Brief – All of the data should be restated word for word, with the pictures omitted.

Input data –
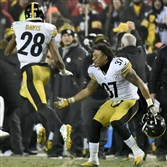 Jordan Dangerfield congratulates Sean Davis after Davis broke up a two-point conversion attempt in the fourth quarter Sunday to help the Steelers advance to the AFC championship.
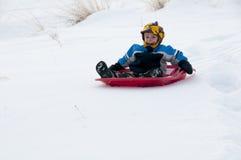 Ung pojke som sledding i snow Arkivbild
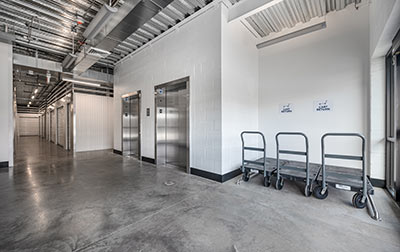 Convenient elevator access for upper level units & moving carts that may be used free of charge.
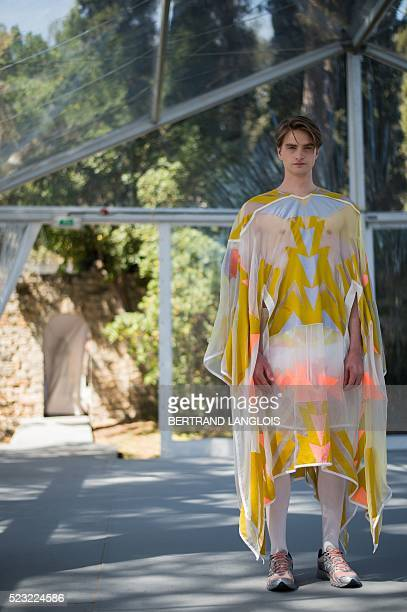 Models present to the jury creations of Finnish Rolf Ekroth during the 31st edition of the International Festival of Fashion and Photography at the...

Task result –
 Jordan Dangerfield congratulates Sean Davis after Davis broke up a two-point conversion attempt in the fourth quarter Sunday to help the Steelers advance to the AFC championship.
 Ung pojke som sledding i snow Arkivbild
 Convenient elevator access for upper level units & moving carts that may be used free of charge.
 Models present to the jury creations of Finnish Rolf Ekroth during the 31st edition of the International Festival of Fashion and Photography at the...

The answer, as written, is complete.